WRITTEN EXERCISE 1. Count the lines in the records below that contain the string "pixel", and reply with the number alone.

EXTRACT TO READ.
The whole issue of loneliness, of course, is a hot one between Spike and Jet. “Jupiter Jazz” demonstrates that for us, with their tiff over Spike’s decision to abandon Faye (and bankroll) to search for Julia. Jet gets pretty indignant that Spike might think he was lonely for company when Jet thought Spike was the lonely one. Both of them rather eat their words at the end of those two episodes. After Jet has said that there won’t be a place for Spike on the Bebop, and then said he’ll let Spike back in if Spike catches Gren (and after Spike has said fine and taken off anyway) we see Spike sending Gren off toward Europa and catching up to hover over the Bebop. A perfectly deadpan exchange follows, Jet asking what Spike’s got, Spike telling him “Nothing” and Jet telling him to hurry up and land because they’re leaving. The undercurrent of things unspoken here is enough to sink ships, especially against the backdrop of camaraderie, loyalty and betrayal that “Jazz” examines. The tag line at the end (do you have a comrade?) points up the fact that, while none of them will ever admit it in so many words, the crew of the Bebop are indeed comrades and will fight with and forgive and support each other accordingly.

After all, Jet probably was lonely too. He’s a team player. His history is the most transparent of all the characters. Practically every other episode we meet another old co-worker of Jet’s that he can lean on for information. From them we get the picture of a man who may cut his friends and fellows some slack, as we see when he reminds Bob of all the confiscated eyedrops whose disappearance he didn’t mention (“Shuffle”), but the very same scene shows that Jet remembers things like that and saves them up to use when needed.

“Ganymede Elegy” shows us the determined side of Jet, and highlights the extent to which he ordered his life by and around a sense of duty. I find it significant that the word used, when Spike and Faye talk about Jet’s sense of justice and duty is bushi rather than giri. Jet’s sense of duty is a highly personal one, not one that’s part of a network of obligations. Spike tells him his old lover’s new flame is a bounty, and Jet says that he will bring this one in. Spike asks, “You’re not going to let him go, are you?” and Jet says that he will deal with this crime in the place where he used to be a cop. Even if it is going to tear up his ex to do so.

MATERIAL TO PROCESS.
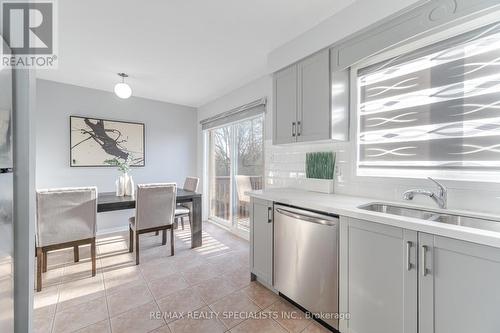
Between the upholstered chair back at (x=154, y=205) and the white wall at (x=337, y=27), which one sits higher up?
the white wall at (x=337, y=27)

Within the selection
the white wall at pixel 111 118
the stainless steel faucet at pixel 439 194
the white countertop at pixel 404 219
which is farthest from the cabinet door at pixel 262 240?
the white wall at pixel 111 118

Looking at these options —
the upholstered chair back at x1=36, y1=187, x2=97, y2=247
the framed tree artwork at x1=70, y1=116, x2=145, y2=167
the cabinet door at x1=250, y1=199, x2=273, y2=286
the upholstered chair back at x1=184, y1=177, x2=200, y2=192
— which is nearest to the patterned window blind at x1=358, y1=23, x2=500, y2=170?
the cabinet door at x1=250, y1=199, x2=273, y2=286

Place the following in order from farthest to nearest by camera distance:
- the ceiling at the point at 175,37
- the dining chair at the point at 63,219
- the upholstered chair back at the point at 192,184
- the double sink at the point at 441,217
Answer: the upholstered chair back at the point at 192,184 < the dining chair at the point at 63,219 < the ceiling at the point at 175,37 < the double sink at the point at 441,217

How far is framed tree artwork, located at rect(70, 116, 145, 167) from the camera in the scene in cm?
342

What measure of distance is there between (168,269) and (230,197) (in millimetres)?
1724

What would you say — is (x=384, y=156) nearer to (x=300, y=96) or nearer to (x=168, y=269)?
(x=300, y=96)

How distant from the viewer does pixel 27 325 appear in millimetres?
1090

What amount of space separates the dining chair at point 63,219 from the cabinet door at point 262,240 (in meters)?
1.66

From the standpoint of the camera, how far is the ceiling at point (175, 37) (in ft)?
5.78

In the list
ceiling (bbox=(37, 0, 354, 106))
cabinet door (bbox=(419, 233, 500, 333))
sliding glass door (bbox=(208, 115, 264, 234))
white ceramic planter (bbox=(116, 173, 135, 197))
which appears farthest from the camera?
sliding glass door (bbox=(208, 115, 264, 234))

WRITTEN EXERCISE 2. In the passage about Jet and Spike, which word is used for Jet's sense of justice and duty in place of giri?

CORRECT RESULT 1. 6

CORRECT RESULT 2. Bushi.